* **THE PROBLEM**: Rewrite each item below, replacing "green grass" with "grass field" and changing nothing else. Omit the pictures from your output.

....

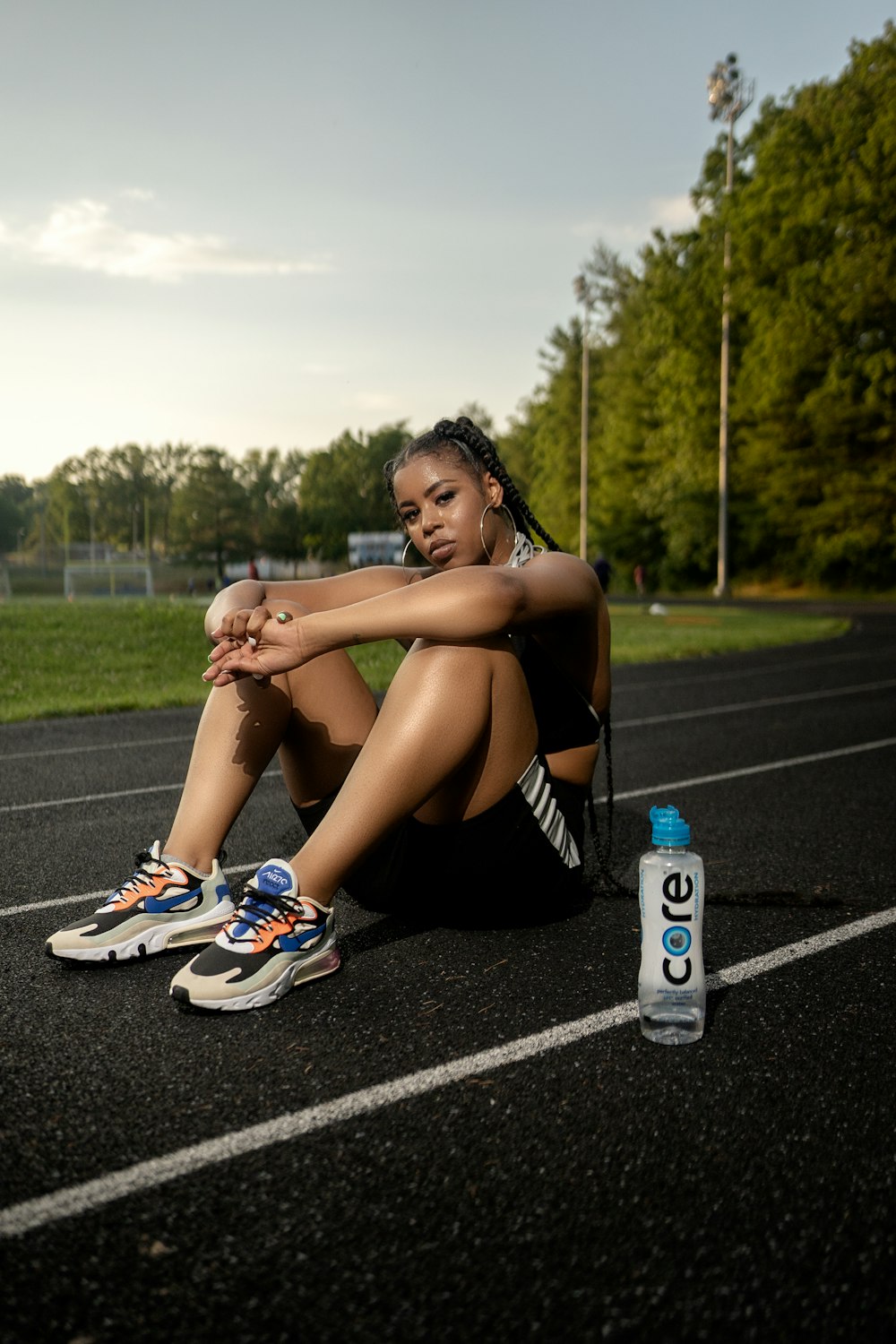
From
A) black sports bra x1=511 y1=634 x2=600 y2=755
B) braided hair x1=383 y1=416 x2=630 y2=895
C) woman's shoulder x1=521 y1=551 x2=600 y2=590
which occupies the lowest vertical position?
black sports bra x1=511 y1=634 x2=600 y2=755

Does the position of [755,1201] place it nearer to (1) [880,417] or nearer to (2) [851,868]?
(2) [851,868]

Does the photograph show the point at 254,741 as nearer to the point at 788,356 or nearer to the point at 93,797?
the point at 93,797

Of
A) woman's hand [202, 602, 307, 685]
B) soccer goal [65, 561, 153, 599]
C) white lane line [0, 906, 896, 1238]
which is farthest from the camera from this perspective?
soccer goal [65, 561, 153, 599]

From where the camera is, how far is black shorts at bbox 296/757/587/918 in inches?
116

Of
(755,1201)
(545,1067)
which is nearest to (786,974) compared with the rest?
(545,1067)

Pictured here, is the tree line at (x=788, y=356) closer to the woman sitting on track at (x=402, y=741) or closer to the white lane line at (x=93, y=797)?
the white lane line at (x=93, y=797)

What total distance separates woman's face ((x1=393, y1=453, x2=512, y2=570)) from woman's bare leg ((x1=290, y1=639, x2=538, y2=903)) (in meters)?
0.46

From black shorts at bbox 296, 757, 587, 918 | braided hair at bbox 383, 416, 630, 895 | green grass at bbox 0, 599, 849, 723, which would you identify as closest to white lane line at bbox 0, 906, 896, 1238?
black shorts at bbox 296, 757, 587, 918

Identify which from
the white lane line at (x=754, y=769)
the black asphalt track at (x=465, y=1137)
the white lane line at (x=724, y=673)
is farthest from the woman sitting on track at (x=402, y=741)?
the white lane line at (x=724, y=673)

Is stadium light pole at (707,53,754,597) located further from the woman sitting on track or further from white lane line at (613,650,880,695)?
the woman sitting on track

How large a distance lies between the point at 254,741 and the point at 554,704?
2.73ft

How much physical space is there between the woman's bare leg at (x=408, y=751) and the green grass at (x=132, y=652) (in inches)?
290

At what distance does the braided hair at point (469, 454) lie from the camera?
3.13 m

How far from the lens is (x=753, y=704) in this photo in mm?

....

* **RESULT OF THIS EXERCISE**:
From
A) black sports bra x1=511 y1=634 x2=600 y2=755
B) braided hair x1=383 y1=416 x2=630 y2=895
C) woman's shoulder x1=521 y1=551 x2=600 y2=590
which occupies the lowest vertical position?
black sports bra x1=511 y1=634 x2=600 y2=755

Does the position of [755,1201] place it nearer to (1) [880,417] or nearer to (2) [851,868]?
(2) [851,868]

Does the photograph show the point at 254,741 as nearer to the point at 788,356 or nearer to the point at 93,797?
the point at 93,797

Of
A) woman's hand [202, 602, 307, 685]
B) soccer goal [65, 561, 153, 599]
C) white lane line [0, 906, 896, 1238]
which is farthest from the camera from this perspective?
soccer goal [65, 561, 153, 599]

From where the camera is, how far is black shorts at bbox 296/757/587/918 in inches?
116

Of
(755,1201)
(545,1067)
which is nearest to (786,974) compared with the rest?
(545,1067)

Pictured here, is the tree line at (x=788, y=356) closer to the woman sitting on track at (x=402, y=741) or closer to the white lane line at (x=93, y=797)?
the white lane line at (x=93, y=797)

What total distance separates woman's face ((x1=393, y1=453, x2=512, y2=570)) from woman's bare leg ((x1=290, y1=639, x2=538, y2=903)) (in meters)?
0.46

From black shorts at bbox 296, 757, 587, 918 | braided hair at bbox 383, 416, 630, 895 | grass field at bbox 0, 599, 849, 723, which would you identify as closest to white lane line at bbox 0, 906, 896, 1238?
black shorts at bbox 296, 757, 587, 918

Identify which from
the white lane line at (x=754, y=769)
the black asphalt track at (x=465, y=1137)
the white lane line at (x=724, y=673)
is farthest from the woman sitting on track at (x=402, y=741)?
the white lane line at (x=724, y=673)

Is stadium light pole at (707,53,754,597) located further from the woman sitting on track or further from white lane line at (613,650,880,695)?
the woman sitting on track

How large a distance lies between the point at 254,741 and the point at 554,704?
2.73ft

How much physical space is there between the woman's bare leg at (x=408, y=751) and the grass field at (x=132, y=652) (in inches)?
290

At what distance does the braided hair at point (469, 454) lie from the camera?
3.13 m

How far from the lens is (x=753, y=704) in this photo in mm?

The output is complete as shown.